(Pictures and their short captions)

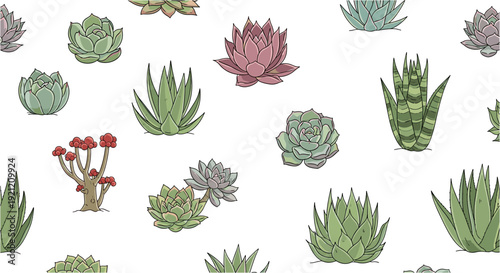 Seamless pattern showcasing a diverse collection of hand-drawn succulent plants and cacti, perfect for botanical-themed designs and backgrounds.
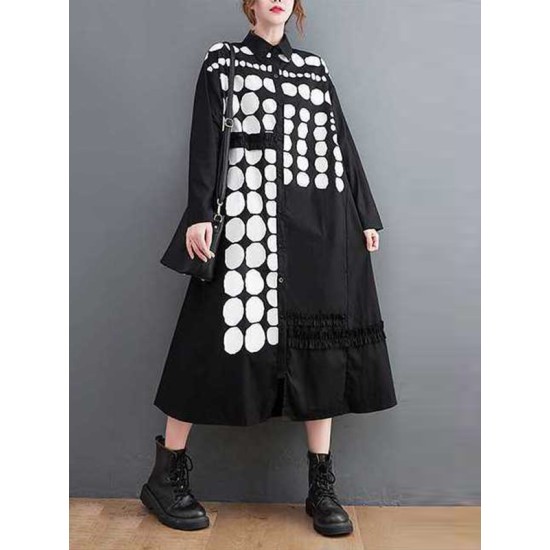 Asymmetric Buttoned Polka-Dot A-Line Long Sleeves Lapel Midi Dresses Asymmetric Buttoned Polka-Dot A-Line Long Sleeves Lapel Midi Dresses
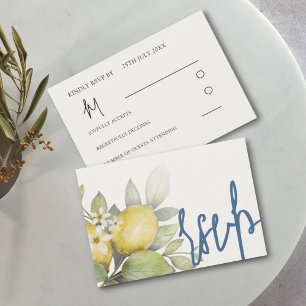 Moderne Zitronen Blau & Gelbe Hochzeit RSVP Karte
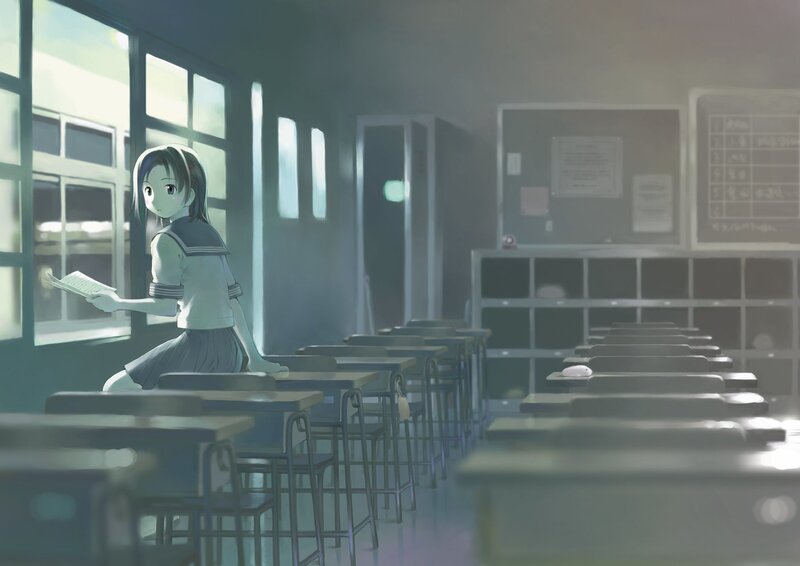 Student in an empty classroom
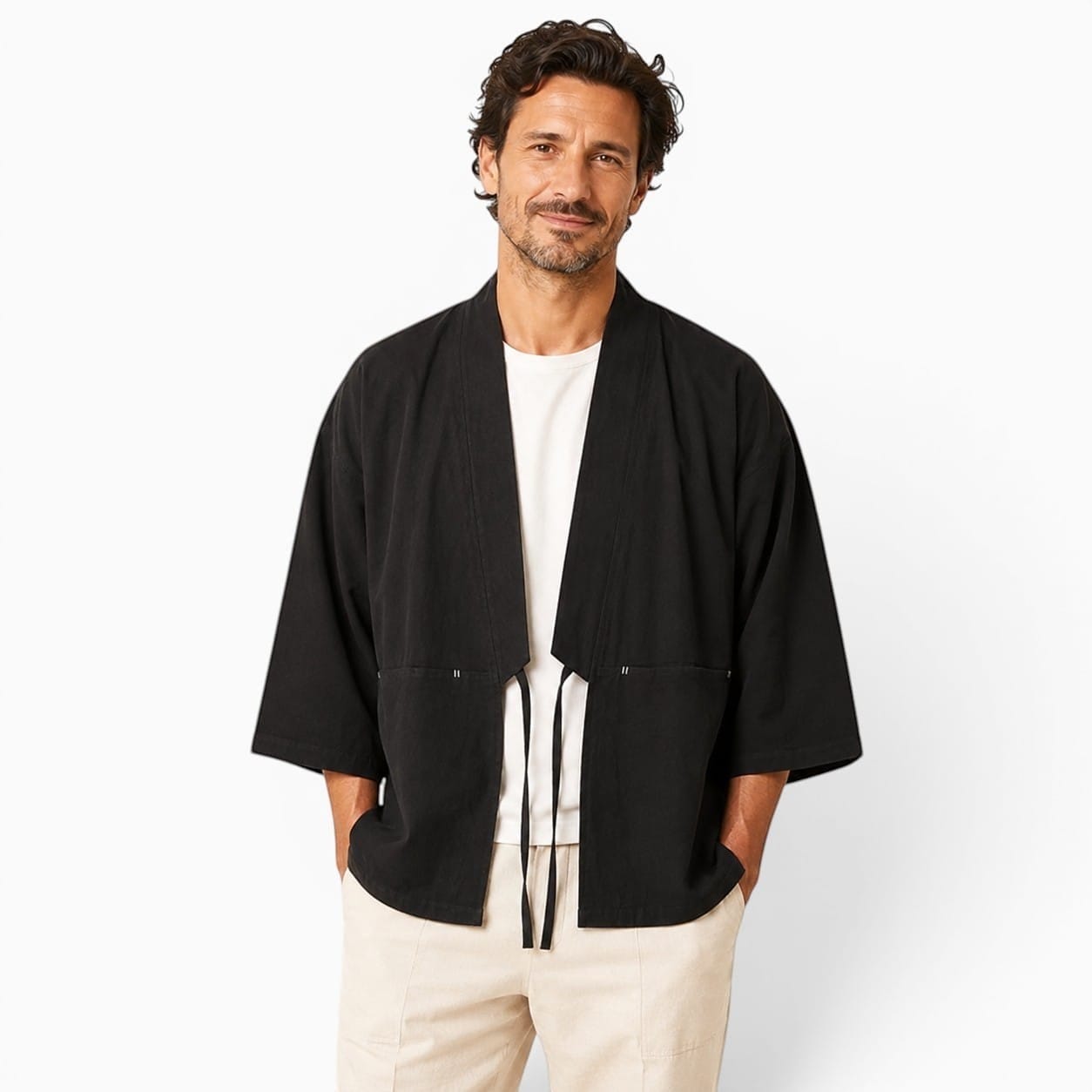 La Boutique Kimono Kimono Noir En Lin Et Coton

Task objective: Copy back every caption line from the records above word for word, leaving the pictures out.

Answer to this task:
 Seamless pattern showcasing a diverse collection of hand-drawn succulent plants and cacti, perfect for botanical-themed designs and backgrounds.
 Asymmetric Buttoned Polka-Dot A-Line Long Sleeves Lapel Midi Dresses Asymmetric Buttoned Polka-Dot A-Line Long Sleeves Lapel Midi Dresses
 Moderne Zitronen Blau & Gelbe Hochzeit RSVP Karte
 Student in an empty classroom
 La Boutique Kimono Kimono Noir En Lin Et Coton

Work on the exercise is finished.